Job: Recast the part of the items that opens with the line containing "Judging by vertical" and runs through the end of the items as a JSON list of strings, one string per line, with blank lines left out.

Given information:
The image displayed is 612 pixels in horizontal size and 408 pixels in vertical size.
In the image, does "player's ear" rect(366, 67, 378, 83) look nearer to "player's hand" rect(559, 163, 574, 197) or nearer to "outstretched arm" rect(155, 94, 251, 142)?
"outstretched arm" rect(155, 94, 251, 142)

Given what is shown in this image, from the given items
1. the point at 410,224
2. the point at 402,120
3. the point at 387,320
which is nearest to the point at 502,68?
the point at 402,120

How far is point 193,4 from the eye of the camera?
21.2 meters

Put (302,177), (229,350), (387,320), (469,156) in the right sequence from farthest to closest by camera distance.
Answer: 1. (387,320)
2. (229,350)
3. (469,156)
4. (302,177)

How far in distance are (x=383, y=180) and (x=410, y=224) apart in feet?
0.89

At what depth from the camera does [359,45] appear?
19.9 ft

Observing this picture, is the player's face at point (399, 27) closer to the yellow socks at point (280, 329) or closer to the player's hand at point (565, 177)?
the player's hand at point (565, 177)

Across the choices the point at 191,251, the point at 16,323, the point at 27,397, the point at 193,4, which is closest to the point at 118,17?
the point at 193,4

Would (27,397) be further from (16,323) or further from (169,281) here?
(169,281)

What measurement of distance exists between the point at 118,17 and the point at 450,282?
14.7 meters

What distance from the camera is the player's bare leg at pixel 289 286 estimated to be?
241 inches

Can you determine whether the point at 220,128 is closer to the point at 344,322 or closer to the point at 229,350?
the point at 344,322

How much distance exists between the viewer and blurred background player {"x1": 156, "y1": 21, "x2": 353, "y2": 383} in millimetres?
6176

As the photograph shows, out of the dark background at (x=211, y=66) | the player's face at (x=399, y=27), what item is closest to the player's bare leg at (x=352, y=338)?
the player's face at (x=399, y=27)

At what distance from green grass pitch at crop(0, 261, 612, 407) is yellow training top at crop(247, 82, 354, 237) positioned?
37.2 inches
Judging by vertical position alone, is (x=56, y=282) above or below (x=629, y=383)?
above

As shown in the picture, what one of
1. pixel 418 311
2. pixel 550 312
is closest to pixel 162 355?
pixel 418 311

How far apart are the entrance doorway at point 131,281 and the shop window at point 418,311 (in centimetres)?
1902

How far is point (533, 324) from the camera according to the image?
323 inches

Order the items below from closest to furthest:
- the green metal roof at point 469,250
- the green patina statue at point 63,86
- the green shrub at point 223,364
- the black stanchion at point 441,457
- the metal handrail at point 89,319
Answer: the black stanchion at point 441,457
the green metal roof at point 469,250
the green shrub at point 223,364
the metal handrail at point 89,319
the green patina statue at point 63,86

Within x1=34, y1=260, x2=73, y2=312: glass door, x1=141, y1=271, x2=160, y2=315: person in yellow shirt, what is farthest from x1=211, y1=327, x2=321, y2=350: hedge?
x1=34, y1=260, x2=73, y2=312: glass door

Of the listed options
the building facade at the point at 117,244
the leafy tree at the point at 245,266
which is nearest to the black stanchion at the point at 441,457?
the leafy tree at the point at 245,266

Solution to this exercise:
[
  "Judging by vertical position alone, is (x=56, y=282) above or below (x=629, y=383)?",
  "above",
  "As shown in the picture, what one of",
  "1. pixel 418 311",
  "2. pixel 550 312",
  "is closest to pixel 162 355?",
  "pixel 418 311",
  "How far apart are the entrance doorway at point 131,281 and the shop window at point 418,311 (in centimetres)?",
  "1902",
  "How far is point (533, 324) from the camera according to the image?",
  "323 inches",
  "Order the items below from closest to furthest:",
  "- the green metal roof at point 469,250",
  "- the green patina statue at point 63,86",
  "- the green shrub at point 223,364",
  "- the black stanchion at point 441,457",
  "- the metal handrail at point 89,319",
  "Answer: the black stanchion at point 441,457",
  "the green metal roof at point 469,250",
  "the green shrub at point 223,364",
  "the metal handrail at point 89,319",
  "the green patina statue at point 63,86",
  "Within x1=34, y1=260, x2=73, y2=312: glass door, x1=141, y1=271, x2=160, y2=315: person in yellow shirt, what is farthest from x1=211, y1=327, x2=321, y2=350: hedge?",
  "x1=34, y1=260, x2=73, y2=312: glass door",
  "Of the listed options",
  "the building facade at the point at 117,244",
  "the leafy tree at the point at 245,266",
  "which is nearest to the black stanchion at the point at 441,457?",
  "the leafy tree at the point at 245,266"
]